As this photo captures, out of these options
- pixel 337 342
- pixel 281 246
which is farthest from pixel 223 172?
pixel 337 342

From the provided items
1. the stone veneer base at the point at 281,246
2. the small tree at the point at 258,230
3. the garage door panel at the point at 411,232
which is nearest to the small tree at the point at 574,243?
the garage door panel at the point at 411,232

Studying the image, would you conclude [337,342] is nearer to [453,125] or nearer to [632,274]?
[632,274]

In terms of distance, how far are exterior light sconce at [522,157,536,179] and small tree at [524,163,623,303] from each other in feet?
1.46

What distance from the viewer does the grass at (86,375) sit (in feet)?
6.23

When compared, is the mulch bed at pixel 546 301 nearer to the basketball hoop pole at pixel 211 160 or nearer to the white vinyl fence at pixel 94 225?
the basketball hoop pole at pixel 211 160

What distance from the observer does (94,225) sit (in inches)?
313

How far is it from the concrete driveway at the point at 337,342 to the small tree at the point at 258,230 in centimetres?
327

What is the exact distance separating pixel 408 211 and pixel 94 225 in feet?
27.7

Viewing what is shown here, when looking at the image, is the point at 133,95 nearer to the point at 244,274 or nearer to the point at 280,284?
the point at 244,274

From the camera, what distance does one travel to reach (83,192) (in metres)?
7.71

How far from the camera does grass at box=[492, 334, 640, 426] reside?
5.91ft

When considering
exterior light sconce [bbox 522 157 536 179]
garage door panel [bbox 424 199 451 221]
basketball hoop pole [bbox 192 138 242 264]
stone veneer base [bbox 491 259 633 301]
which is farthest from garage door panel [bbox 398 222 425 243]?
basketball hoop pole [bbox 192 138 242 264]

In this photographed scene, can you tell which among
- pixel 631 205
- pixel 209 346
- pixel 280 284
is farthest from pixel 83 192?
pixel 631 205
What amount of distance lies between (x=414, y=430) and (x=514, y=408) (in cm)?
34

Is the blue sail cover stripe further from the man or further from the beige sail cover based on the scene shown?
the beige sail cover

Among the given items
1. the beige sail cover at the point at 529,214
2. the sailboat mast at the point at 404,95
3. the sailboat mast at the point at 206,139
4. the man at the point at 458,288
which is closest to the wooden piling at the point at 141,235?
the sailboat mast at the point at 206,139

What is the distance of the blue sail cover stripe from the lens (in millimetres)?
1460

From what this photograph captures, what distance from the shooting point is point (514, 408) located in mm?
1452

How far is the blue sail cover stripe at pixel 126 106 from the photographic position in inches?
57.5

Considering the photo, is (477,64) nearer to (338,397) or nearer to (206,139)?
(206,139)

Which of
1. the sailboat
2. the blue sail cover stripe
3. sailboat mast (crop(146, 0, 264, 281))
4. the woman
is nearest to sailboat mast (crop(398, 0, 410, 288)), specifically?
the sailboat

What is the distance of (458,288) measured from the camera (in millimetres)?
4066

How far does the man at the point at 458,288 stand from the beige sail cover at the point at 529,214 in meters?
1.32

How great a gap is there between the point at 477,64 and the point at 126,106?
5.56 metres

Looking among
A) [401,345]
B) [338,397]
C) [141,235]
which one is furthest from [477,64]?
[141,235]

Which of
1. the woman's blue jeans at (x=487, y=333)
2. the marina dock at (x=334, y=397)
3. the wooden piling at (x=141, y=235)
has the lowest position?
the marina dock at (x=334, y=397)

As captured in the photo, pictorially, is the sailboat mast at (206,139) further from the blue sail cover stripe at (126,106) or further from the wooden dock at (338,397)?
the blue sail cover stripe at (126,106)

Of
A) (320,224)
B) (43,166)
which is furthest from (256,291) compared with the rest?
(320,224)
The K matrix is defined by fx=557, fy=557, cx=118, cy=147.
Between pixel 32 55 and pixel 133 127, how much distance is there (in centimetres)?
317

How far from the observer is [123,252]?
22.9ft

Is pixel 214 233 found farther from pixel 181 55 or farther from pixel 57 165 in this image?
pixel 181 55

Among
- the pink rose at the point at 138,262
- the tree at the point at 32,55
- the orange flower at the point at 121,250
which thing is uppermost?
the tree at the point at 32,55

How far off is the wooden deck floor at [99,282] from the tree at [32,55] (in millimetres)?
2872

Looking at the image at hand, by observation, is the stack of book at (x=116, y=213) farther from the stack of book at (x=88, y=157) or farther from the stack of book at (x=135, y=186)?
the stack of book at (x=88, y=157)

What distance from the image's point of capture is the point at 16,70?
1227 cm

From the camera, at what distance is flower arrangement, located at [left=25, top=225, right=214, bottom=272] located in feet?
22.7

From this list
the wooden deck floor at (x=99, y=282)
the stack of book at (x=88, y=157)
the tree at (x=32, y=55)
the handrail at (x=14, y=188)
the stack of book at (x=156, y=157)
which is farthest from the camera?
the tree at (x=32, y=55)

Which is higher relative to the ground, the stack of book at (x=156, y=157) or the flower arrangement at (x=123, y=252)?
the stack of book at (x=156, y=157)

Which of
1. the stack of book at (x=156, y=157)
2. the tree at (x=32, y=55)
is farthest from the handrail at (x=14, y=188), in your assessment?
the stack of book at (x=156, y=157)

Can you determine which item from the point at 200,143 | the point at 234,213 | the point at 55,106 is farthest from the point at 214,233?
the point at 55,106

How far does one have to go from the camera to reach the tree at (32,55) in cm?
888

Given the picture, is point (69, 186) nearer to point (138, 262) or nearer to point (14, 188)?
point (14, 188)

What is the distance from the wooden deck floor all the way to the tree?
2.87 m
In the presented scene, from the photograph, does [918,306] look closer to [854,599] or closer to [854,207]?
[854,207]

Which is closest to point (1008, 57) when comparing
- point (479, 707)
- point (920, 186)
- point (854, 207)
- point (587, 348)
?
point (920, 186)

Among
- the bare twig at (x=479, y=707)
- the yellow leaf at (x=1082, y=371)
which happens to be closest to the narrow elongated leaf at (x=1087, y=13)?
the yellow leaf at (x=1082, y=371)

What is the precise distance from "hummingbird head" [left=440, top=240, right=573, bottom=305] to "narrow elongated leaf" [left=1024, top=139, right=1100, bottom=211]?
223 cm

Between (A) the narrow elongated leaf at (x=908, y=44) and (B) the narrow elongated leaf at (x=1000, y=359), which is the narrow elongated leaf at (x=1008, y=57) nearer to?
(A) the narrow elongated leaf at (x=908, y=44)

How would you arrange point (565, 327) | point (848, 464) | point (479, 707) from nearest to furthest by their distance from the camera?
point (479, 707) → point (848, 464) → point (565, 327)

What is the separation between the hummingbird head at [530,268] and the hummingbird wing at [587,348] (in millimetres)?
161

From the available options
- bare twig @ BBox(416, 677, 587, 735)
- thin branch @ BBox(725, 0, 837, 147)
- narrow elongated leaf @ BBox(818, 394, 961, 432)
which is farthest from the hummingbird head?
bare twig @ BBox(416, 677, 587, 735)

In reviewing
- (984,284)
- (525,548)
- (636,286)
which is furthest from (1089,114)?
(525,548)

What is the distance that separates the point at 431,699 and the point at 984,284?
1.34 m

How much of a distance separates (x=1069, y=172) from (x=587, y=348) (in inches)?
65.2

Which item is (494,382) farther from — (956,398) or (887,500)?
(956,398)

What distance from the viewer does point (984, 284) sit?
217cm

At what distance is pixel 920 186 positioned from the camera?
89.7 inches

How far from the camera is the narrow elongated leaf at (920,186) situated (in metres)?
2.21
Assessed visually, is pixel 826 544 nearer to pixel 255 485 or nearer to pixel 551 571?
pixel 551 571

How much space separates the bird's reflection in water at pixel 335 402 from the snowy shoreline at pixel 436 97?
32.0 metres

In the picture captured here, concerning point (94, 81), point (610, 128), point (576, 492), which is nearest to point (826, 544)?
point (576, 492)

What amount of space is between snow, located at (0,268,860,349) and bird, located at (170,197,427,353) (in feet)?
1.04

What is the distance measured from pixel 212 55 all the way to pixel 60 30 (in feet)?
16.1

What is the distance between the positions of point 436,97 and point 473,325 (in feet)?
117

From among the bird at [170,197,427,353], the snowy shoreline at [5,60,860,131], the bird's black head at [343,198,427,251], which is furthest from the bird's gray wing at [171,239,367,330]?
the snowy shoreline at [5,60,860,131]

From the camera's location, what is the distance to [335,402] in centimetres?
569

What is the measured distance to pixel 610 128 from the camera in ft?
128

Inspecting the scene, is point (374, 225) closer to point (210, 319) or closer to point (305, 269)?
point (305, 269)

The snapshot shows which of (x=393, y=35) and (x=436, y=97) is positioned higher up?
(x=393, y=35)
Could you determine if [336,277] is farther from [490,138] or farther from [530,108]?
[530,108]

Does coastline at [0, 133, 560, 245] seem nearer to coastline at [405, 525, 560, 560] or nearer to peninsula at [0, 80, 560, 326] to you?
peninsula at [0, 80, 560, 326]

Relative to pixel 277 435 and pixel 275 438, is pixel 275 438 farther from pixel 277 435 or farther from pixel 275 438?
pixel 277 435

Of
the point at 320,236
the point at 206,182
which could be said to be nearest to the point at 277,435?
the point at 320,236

┄┄┄┄┄┄┄┄┄┄┄┄┄┄┄┄┄┄┄┄

__Given problem__:
Pull out every line of the data above that contains the string "bare". Case counts.

__Solution to this problem__:
- the bare twig at (x=479, y=707)
- bare twig @ BBox(416, 677, 587, 735)
bare twig @ BBox(416, 677, 587, 735)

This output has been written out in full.